Core Concepts
RL3 enhances long-term performance and out-of-distribution generalization in meta reinforcement learning by incorporating Q-value estimates from traditional RL.
Abstract
The content introduces RL3, a hybrid approach combining traditional RL with meta reinforcement learning to improve long-term performance and out-of-distribution generalization.
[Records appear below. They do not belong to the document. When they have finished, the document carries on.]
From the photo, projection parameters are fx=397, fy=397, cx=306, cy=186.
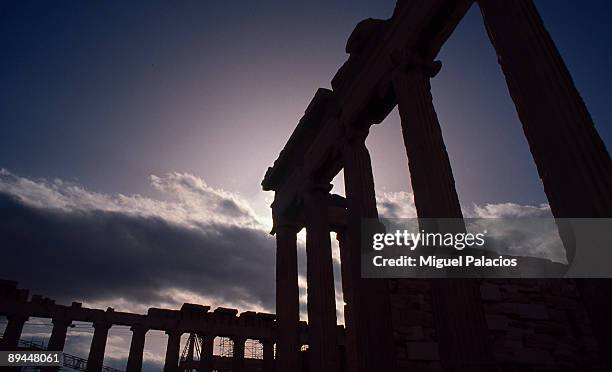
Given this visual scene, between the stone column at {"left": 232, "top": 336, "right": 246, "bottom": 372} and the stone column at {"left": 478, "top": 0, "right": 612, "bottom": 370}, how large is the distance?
2775 cm

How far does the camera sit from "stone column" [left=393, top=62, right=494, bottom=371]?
641 cm

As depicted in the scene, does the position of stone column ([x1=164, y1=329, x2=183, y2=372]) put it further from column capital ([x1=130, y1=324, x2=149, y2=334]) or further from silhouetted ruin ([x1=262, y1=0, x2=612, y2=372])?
silhouetted ruin ([x1=262, y1=0, x2=612, y2=372])

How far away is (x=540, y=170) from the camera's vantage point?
5.75m

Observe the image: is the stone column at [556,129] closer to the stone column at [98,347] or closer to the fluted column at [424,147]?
the fluted column at [424,147]

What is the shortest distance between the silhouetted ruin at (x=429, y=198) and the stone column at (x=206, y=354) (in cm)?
1500

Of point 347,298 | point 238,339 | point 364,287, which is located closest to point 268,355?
point 238,339

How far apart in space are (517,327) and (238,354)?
2346 cm

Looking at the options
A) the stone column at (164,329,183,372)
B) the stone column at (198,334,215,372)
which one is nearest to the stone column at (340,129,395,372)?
the stone column at (164,329,183,372)

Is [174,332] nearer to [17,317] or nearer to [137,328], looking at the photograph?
[137,328]

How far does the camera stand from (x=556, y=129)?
5.52m

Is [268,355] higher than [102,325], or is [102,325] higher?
[102,325]

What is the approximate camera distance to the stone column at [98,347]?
24250mm

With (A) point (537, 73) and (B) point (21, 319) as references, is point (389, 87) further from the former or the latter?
(B) point (21, 319)

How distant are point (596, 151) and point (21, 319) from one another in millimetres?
29624
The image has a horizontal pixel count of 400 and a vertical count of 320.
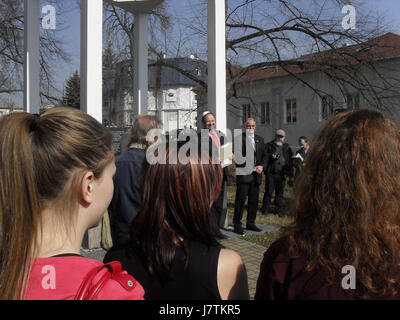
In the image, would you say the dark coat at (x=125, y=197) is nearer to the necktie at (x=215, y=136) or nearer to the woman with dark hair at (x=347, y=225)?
the woman with dark hair at (x=347, y=225)

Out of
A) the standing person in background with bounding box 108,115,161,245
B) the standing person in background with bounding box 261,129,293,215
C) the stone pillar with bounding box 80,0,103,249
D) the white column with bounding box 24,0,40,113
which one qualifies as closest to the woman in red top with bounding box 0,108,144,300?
the standing person in background with bounding box 108,115,161,245

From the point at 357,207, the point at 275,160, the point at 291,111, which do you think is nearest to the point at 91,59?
the point at 275,160

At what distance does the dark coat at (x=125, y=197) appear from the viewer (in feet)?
9.78

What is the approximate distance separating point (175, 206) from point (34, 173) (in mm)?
567

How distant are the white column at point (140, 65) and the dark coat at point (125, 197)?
450 centimetres

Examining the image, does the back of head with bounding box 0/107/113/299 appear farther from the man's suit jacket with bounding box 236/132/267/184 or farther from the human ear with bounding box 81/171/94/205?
the man's suit jacket with bounding box 236/132/267/184

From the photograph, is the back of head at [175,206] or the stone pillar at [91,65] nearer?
the back of head at [175,206]

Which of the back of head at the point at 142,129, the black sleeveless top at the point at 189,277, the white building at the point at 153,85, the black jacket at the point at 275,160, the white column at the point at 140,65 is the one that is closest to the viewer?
the black sleeveless top at the point at 189,277

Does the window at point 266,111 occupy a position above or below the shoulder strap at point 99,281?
above

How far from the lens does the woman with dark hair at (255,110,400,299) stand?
1.11m

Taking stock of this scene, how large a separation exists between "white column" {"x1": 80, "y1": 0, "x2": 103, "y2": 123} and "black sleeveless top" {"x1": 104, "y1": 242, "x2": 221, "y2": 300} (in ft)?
13.7

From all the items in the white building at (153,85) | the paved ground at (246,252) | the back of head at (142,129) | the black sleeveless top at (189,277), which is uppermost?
the white building at (153,85)

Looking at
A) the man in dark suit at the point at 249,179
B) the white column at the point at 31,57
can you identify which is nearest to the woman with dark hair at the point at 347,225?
the man in dark suit at the point at 249,179
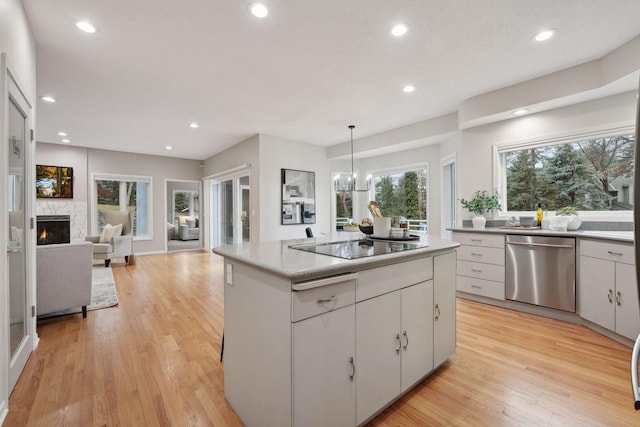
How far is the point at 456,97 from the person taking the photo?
3.64 m

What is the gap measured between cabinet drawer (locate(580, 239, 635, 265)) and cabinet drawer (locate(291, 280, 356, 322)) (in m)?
2.55

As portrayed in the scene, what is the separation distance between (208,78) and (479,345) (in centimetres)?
373

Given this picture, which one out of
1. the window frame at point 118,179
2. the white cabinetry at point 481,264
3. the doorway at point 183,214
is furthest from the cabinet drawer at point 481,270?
the window frame at point 118,179

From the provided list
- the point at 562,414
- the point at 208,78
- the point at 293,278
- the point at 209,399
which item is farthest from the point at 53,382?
the point at 562,414

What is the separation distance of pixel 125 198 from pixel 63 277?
4866 millimetres

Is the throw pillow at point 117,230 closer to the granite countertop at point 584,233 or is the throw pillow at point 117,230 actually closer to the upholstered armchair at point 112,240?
the upholstered armchair at point 112,240

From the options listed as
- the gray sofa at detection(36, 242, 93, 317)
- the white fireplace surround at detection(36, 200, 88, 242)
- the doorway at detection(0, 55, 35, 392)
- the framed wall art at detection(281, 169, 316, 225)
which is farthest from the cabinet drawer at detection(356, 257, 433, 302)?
the white fireplace surround at detection(36, 200, 88, 242)

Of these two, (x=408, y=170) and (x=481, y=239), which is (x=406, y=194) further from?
(x=481, y=239)

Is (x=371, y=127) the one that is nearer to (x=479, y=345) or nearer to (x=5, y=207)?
(x=479, y=345)

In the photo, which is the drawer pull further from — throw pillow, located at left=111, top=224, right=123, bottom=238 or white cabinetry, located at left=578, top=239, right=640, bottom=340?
throw pillow, located at left=111, top=224, right=123, bottom=238

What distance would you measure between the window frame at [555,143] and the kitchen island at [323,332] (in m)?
2.59

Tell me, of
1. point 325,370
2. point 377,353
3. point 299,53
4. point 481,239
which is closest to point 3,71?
point 299,53

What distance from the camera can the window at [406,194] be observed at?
18.1 ft

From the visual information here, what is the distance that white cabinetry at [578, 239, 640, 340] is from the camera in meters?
2.31
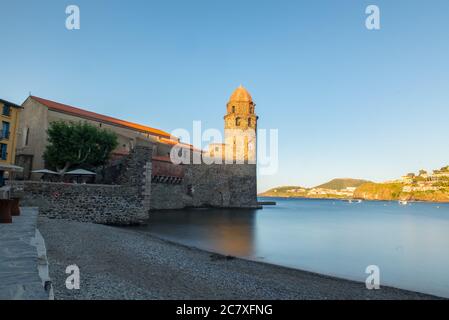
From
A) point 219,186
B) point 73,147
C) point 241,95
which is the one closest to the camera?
point 73,147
It discusses the limitations of existing meta-RL methods, proposes the RL3 approach, explains its theoretical foundations, implementation details, and presents experimental results across different domains.
Introduction
Meta reinforcement learning (meta-RL) aims to address limitations of traditional RL algorithms.
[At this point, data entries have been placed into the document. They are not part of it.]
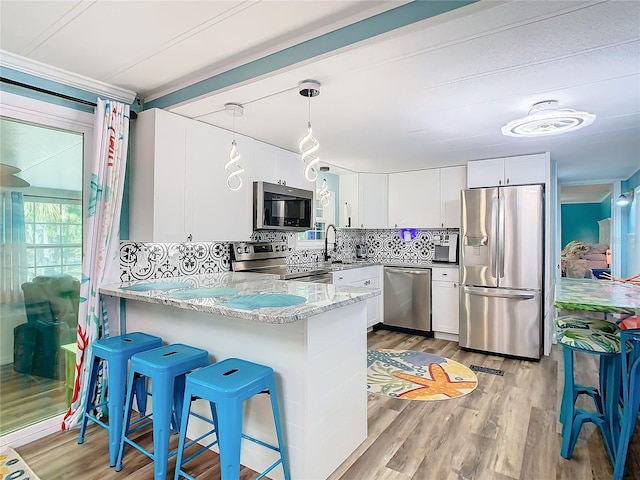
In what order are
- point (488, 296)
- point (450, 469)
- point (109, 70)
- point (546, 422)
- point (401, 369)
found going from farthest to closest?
point (488, 296) → point (401, 369) → point (546, 422) → point (109, 70) → point (450, 469)

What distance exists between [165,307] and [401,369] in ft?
7.48

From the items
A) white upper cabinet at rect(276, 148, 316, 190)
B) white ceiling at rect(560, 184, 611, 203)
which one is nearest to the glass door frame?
white upper cabinet at rect(276, 148, 316, 190)

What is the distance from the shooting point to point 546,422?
250 centimetres

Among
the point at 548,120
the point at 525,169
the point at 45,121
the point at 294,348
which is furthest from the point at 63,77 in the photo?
the point at 525,169

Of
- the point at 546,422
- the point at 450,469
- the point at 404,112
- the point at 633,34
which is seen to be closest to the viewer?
the point at 633,34

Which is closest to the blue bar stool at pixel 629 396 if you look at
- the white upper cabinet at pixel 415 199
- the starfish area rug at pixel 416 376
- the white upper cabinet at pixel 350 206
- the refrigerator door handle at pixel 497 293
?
the starfish area rug at pixel 416 376

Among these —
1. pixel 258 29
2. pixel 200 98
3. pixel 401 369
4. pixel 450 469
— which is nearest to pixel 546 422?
pixel 450 469

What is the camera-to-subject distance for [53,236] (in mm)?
2436

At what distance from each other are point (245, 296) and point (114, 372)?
882mm

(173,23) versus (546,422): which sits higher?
(173,23)

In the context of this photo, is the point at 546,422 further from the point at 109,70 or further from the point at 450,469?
the point at 109,70

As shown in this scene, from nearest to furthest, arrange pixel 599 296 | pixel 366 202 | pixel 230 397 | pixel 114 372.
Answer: pixel 230 397, pixel 114 372, pixel 599 296, pixel 366 202

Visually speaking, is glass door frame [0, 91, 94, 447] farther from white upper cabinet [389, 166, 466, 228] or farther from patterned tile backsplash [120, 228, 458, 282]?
white upper cabinet [389, 166, 466, 228]

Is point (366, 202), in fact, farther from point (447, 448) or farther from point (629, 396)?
point (629, 396)
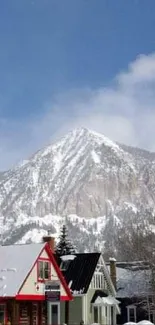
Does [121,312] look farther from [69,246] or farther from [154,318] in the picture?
[69,246]

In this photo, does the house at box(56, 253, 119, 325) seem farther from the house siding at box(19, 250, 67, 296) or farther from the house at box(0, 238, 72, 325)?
the house siding at box(19, 250, 67, 296)

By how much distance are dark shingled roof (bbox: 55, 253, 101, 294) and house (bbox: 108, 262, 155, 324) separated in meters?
7.34

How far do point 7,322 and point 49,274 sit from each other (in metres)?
6.82

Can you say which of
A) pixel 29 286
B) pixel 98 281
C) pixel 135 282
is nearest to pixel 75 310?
pixel 98 281

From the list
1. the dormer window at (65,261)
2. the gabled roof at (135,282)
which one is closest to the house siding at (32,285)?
the dormer window at (65,261)

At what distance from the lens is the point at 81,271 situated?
2403 inches

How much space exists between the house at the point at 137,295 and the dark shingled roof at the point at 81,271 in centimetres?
734

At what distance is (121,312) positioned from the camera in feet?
218

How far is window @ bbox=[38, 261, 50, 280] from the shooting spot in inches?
1940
RL3 is proposed as a hybrid approach combining traditional RL with meta-RL to improve performance and generalization.
Background and Notation
Partially Observable MDPs and Reinforcement Learning concepts are briefly covered.
Meta Reinforcement Learning objective and formulation are explained.
RL3
RL3 incorporates Q-value estimates from traditional RL within the meta-RL architecture.
Theoretical justification for the effectiveness of Q-value estimates in enhancing meta-RL performance is provided.
Implementation
RL3 implementation involves replacing MDPs with Value-Augmented MDPs (VAMDPs) and solving them using RL2.
Computation overhead considerations are discussed for different domains.
Experiments
Results from experiments in Bandits, MDPs, and GridWorld Navigation domains are presented.
RL3 consistently outperforms RL2, especially in long-term and complex scenarios.
RL3 -coarse, a variation with state abstractions, shows promising results with reduced computational overhead.
Conclusion
RL3 offers a robust and adaptable reinforcement learning algorithm for diverse environments.
Future work includes exploring continuous state spaces and further scalability with state abstractions.
Stats
RL3 outperforms RL2 in the Bandits domain.
RL3 shows better OOD generalization in the MDPs domain.
RL3 significantly outperforms RL2 in the GridWorld Navigation domain.
Quotes
"RL3 leverages the general-purpose nature of Q-value estimates to enhance long-term performance and out-of-distribution generalization."
"The advantages of RL3 increase significantly with longer interaction periods and less stochastic tasks."